### Objective
Return every line of the records that contains the string "sunburst".

### Raw data
_ _ _ _

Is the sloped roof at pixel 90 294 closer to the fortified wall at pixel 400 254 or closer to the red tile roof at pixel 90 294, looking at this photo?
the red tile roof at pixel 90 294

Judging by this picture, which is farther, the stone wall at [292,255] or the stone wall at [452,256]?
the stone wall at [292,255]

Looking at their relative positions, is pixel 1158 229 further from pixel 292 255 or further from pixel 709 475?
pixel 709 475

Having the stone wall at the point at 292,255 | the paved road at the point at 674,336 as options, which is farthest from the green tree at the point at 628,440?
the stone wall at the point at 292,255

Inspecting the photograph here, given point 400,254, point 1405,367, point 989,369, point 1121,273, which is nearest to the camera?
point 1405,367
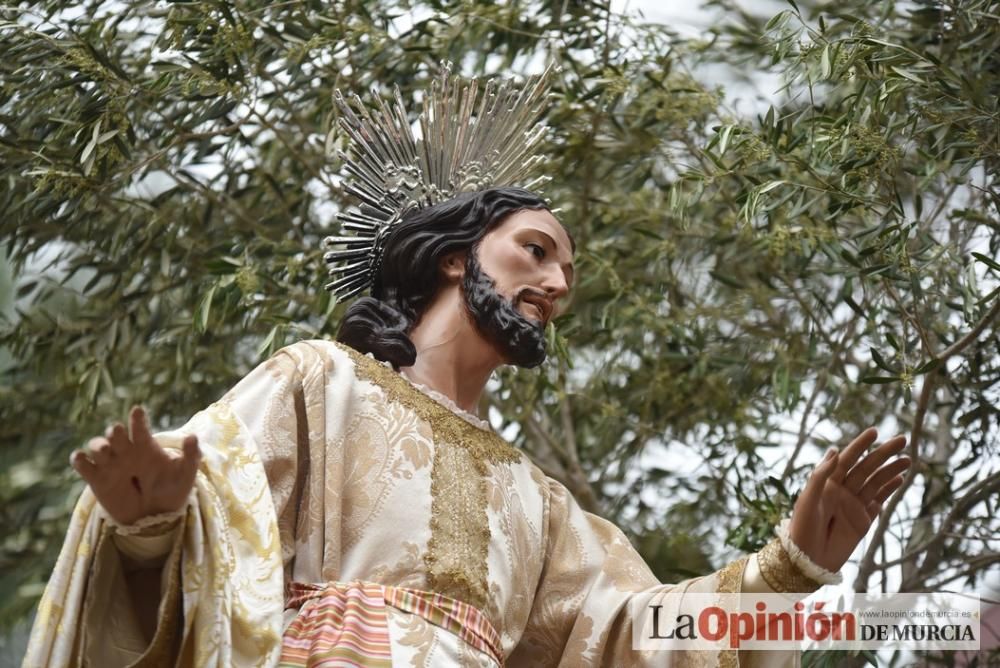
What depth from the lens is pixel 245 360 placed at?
616cm

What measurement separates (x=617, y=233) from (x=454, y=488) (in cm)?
269

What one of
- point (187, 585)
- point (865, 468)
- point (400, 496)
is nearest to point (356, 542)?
point (400, 496)

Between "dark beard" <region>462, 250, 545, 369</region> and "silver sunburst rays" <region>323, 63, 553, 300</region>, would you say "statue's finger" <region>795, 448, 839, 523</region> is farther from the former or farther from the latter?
"silver sunburst rays" <region>323, 63, 553, 300</region>

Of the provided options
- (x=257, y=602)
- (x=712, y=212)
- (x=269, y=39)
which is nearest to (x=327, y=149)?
(x=269, y=39)

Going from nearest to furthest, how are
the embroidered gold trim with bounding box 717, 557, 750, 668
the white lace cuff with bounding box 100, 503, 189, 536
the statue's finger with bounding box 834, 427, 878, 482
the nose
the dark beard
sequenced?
the white lace cuff with bounding box 100, 503, 189, 536 < the statue's finger with bounding box 834, 427, 878, 482 < the embroidered gold trim with bounding box 717, 557, 750, 668 < the dark beard < the nose

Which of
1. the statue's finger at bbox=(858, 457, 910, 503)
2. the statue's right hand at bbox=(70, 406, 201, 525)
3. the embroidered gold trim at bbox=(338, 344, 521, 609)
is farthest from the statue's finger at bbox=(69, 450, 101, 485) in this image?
the statue's finger at bbox=(858, 457, 910, 503)

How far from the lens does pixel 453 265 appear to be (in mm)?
4039

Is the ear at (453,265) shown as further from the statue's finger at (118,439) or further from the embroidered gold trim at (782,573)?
the statue's finger at (118,439)

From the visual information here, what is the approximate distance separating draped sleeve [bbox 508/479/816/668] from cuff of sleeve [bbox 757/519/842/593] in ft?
0.33

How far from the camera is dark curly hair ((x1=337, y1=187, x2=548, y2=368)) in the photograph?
13.0 feet

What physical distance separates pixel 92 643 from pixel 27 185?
242 cm

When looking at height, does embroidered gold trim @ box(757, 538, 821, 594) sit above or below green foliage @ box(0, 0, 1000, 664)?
below

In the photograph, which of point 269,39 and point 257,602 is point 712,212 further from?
point 257,602

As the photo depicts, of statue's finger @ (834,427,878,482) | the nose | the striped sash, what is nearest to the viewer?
the striped sash
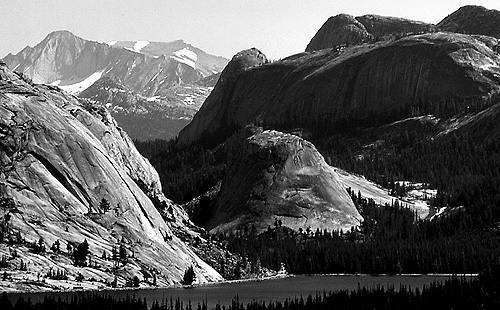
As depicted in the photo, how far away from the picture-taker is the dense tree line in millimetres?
161625

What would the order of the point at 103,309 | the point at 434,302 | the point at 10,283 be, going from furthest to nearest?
the point at 10,283
the point at 434,302
the point at 103,309

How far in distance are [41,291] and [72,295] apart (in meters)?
9.48

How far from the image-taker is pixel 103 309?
161 m

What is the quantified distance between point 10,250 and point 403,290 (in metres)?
80.1

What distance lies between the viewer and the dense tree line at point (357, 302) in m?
162

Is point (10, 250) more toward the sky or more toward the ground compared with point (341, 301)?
more toward the sky

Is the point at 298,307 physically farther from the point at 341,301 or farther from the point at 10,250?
the point at 10,250

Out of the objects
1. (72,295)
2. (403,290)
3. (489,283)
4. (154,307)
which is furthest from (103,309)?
(489,283)

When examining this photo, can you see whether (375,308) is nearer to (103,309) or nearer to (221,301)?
(221,301)

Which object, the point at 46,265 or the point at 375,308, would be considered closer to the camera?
the point at 375,308

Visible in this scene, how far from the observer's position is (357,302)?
17562 cm

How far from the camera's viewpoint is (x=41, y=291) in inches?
7431

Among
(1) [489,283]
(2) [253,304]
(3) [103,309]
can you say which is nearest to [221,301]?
(2) [253,304]

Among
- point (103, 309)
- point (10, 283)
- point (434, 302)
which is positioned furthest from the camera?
point (10, 283)
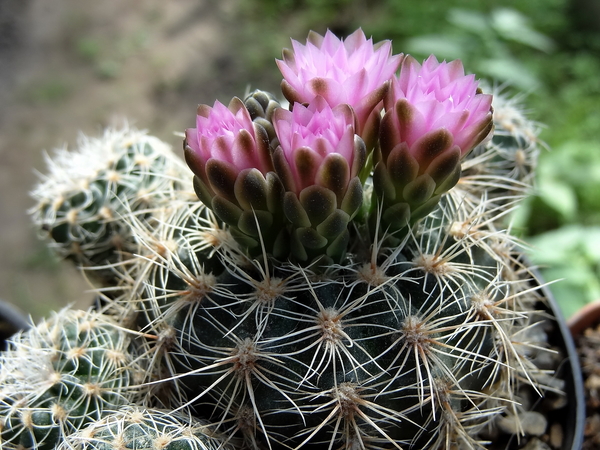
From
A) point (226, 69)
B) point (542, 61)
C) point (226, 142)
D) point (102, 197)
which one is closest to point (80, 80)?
point (226, 69)

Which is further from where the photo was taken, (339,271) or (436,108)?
(339,271)

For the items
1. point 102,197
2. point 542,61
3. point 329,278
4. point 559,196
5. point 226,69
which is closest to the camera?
point 329,278

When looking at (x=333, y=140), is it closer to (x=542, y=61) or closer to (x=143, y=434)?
(x=143, y=434)

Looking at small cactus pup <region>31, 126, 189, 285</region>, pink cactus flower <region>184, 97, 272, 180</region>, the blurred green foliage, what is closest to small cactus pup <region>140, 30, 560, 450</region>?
pink cactus flower <region>184, 97, 272, 180</region>

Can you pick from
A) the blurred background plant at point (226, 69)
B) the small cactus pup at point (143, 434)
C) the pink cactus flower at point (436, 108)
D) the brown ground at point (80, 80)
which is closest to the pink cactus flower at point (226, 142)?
the pink cactus flower at point (436, 108)

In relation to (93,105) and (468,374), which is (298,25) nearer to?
(93,105)

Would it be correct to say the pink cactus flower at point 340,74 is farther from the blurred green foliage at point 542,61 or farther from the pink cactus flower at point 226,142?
the blurred green foliage at point 542,61

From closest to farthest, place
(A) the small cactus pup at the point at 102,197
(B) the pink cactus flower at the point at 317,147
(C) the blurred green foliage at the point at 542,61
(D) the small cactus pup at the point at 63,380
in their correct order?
1. (B) the pink cactus flower at the point at 317,147
2. (D) the small cactus pup at the point at 63,380
3. (A) the small cactus pup at the point at 102,197
4. (C) the blurred green foliage at the point at 542,61
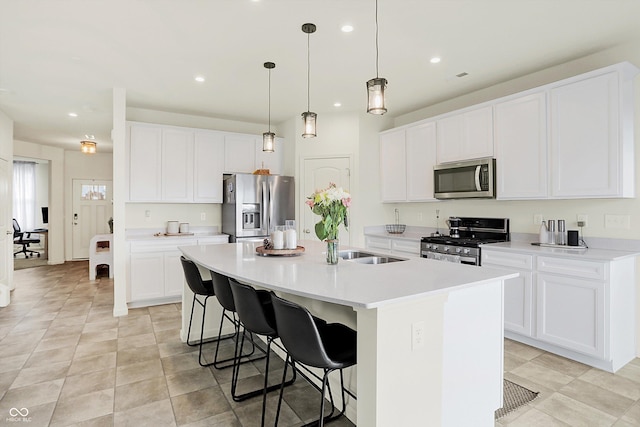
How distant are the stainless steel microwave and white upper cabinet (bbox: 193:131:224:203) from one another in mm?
3063

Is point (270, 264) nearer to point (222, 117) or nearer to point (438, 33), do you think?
point (438, 33)

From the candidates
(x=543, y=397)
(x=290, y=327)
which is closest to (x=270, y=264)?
(x=290, y=327)

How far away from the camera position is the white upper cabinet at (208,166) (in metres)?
4.96

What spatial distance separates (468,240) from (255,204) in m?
2.83

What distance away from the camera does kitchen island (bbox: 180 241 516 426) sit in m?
1.46

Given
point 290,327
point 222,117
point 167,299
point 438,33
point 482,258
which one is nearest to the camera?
point 290,327

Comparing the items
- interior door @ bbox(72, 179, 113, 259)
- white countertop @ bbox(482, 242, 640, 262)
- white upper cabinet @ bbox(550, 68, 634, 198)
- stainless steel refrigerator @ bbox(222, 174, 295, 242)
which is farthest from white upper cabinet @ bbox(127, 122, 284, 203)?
interior door @ bbox(72, 179, 113, 259)

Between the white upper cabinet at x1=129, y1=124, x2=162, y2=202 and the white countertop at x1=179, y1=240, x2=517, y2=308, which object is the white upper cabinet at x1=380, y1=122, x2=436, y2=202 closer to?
the white countertop at x1=179, y1=240, x2=517, y2=308

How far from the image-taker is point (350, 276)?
6.16ft

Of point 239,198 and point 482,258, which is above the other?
point 239,198

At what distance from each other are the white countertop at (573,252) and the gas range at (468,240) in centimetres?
19

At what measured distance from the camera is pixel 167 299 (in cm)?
462

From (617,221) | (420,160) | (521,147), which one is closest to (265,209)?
(420,160)

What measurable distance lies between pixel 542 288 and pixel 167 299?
4338 millimetres
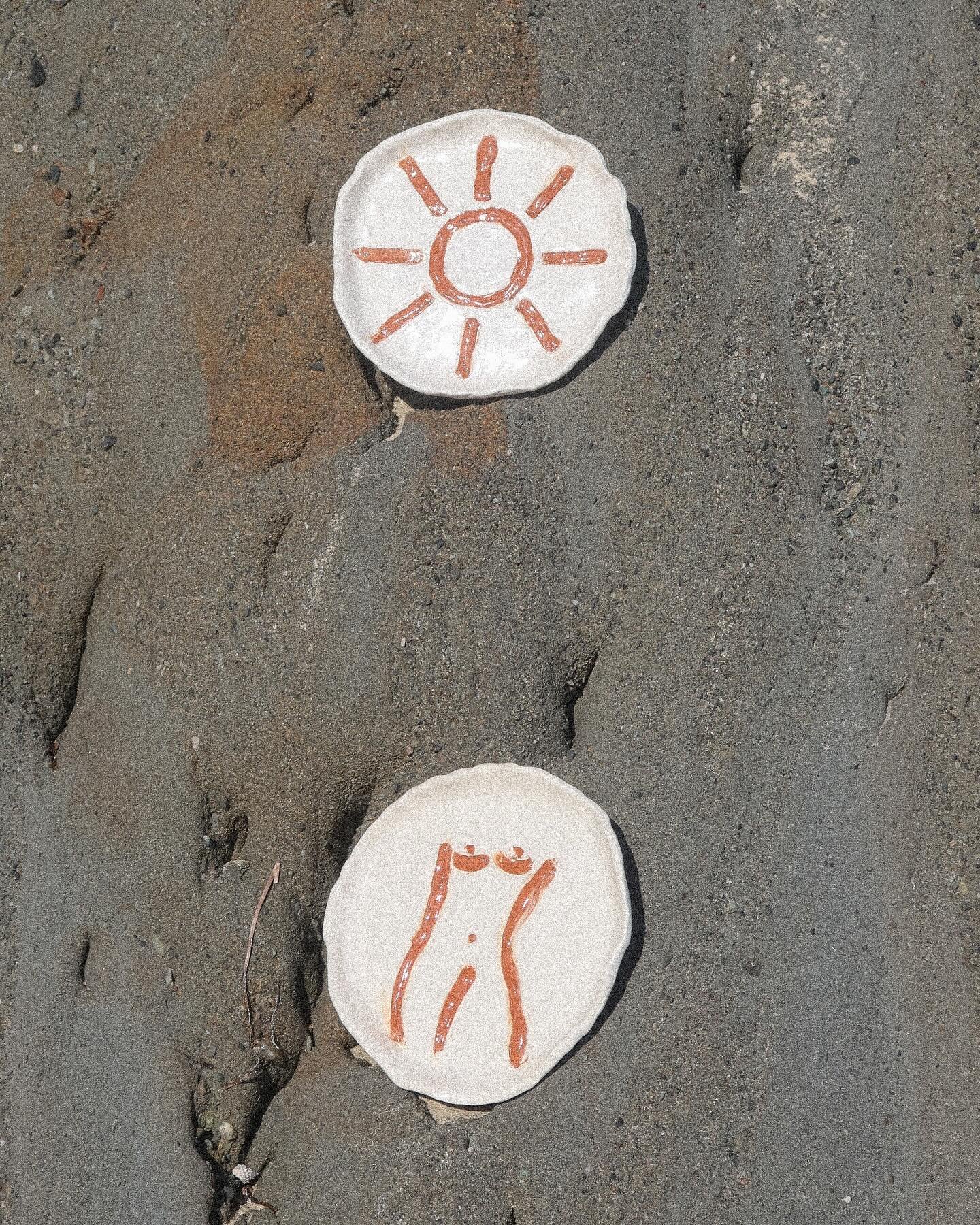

_ _ _ _

### Answer to this exercise
Between "dark beard" <region>462, 250, 545, 369</region> and "silver sunburst rays" <region>323, 63, 553, 300</region>, would you say "statue's finger" <region>795, 448, 839, 523</region> is farther from the former or farther from the latter?
"silver sunburst rays" <region>323, 63, 553, 300</region>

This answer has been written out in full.